What you are asked to do: Extract each of the entries below verbatim, line by line, and omit the pictures from your answer.

## BEGIN Extracted data

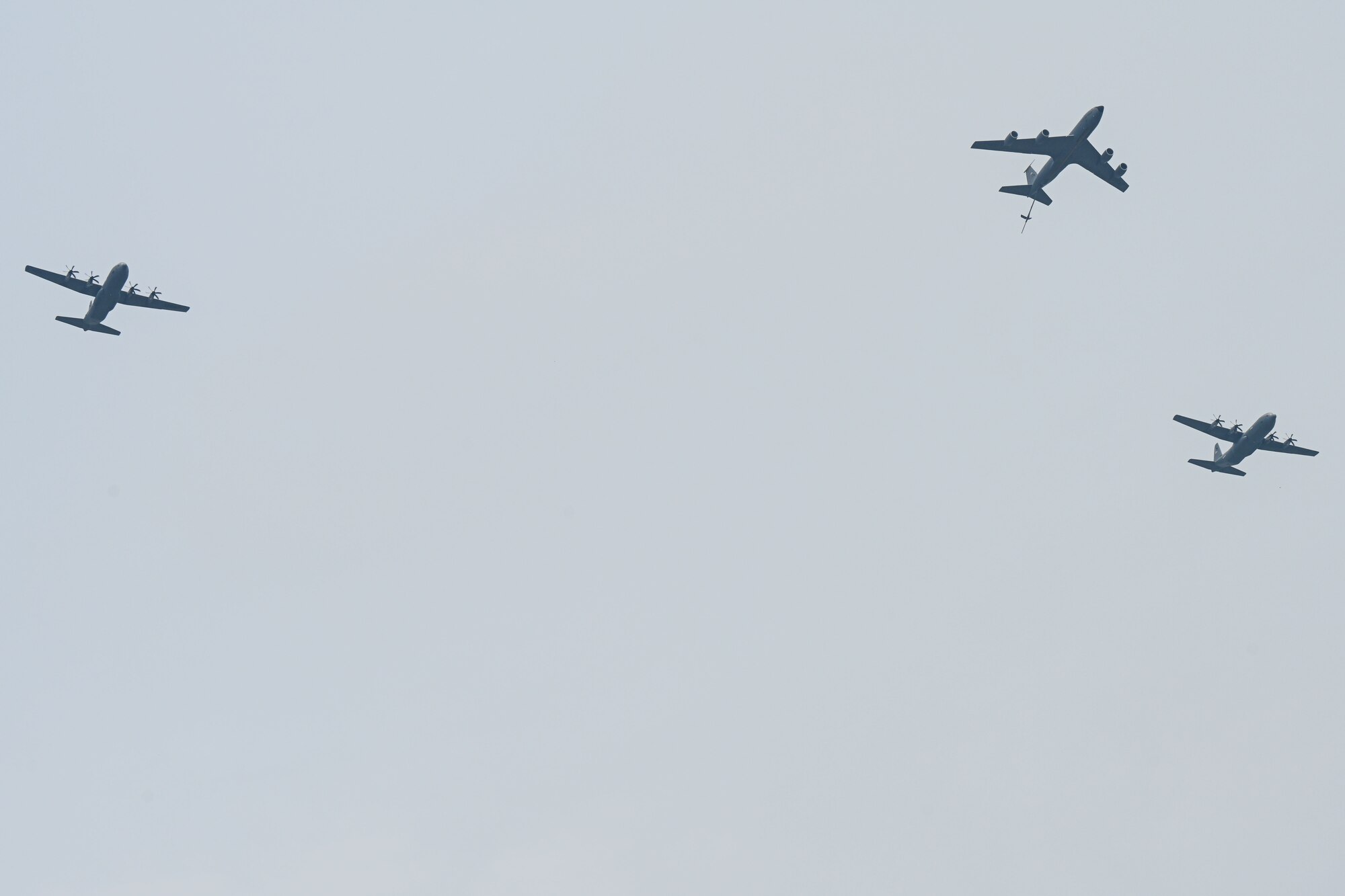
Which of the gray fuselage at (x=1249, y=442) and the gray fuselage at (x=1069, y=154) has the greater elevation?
the gray fuselage at (x=1069, y=154)

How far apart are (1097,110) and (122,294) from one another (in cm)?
7027

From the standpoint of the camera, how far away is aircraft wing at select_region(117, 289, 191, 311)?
11956 centimetres

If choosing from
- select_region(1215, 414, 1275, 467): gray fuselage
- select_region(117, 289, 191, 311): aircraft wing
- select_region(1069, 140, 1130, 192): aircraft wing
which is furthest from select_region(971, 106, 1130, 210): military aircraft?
select_region(117, 289, 191, 311): aircraft wing

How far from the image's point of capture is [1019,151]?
115875mm

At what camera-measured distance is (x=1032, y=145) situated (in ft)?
380

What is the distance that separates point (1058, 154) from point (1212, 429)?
24.2 meters

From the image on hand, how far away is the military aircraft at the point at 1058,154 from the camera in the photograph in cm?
11431

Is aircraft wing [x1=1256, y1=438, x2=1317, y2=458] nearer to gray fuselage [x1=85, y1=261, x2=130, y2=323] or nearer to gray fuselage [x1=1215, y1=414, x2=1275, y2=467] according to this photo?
gray fuselage [x1=1215, y1=414, x2=1275, y2=467]

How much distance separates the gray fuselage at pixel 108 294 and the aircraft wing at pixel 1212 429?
253 ft

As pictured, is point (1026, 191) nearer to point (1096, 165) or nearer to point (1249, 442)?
point (1096, 165)

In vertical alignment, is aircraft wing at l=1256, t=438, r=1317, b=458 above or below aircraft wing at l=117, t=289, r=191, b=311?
above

## END Extracted data

Finished task:
Which of the gray fuselage at (x=1249, y=442) and the gray fuselage at (x=1069, y=154) has the greater elevation?
the gray fuselage at (x=1069, y=154)

How far apart are (1097,110) and (122,294) from one another (in cm)?
7027

From the standpoint of the camera, how far away is aircraft wing at select_region(117, 289, 191, 311)?
11956 centimetres

If choosing from
- select_region(1215, 414, 1275, 467): gray fuselage
- select_region(117, 289, 191, 311): aircraft wing
- select_region(1069, 140, 1130, 192): aircraft wing
which is furthest from select_region(971, 106, 1130, 210): military aircraft?
select_region(117, 289, 191, 311): aircraft wing

How far from the image's point of capture is [1019,151]?
115875mm

At what camera-measured distance is (x=1032, y=145) situated (in ft)?
380

What is the distance that separates point (1058, 154) from point (1212, 429)?
24.2 meters

From the image on hand, how far away is the military aircraft at the point at 1058,154 from the camera in the photograph in cm?
11431

Is aircraft wing [x1=1256, y1=438, x2=1317, y2=458] nearer to gray fuselage [x1=85, y1=261, x2=130, y2=323] or nearer to gray fuselage [x1=1215, y1=414, x2=1275, y2=467] according to this photo?
gray fuselage [x1=1215, y1=414, x2=1275, y2=467]

How much distance separates the gray fuselage at pixel 108 294 and the aircraft wing at pixel 1212 429?
253 ft

As pictured, is point (1026, 191) nearer to point (1096, 165) or nearer to point (1249, 442)?
point (1096, 165)

In vertical alignment, is aircraft wing at l=1256, t=438, r=1317, b=458 above or below aircraft wing at l=117, t=289, r=191, b=311?
above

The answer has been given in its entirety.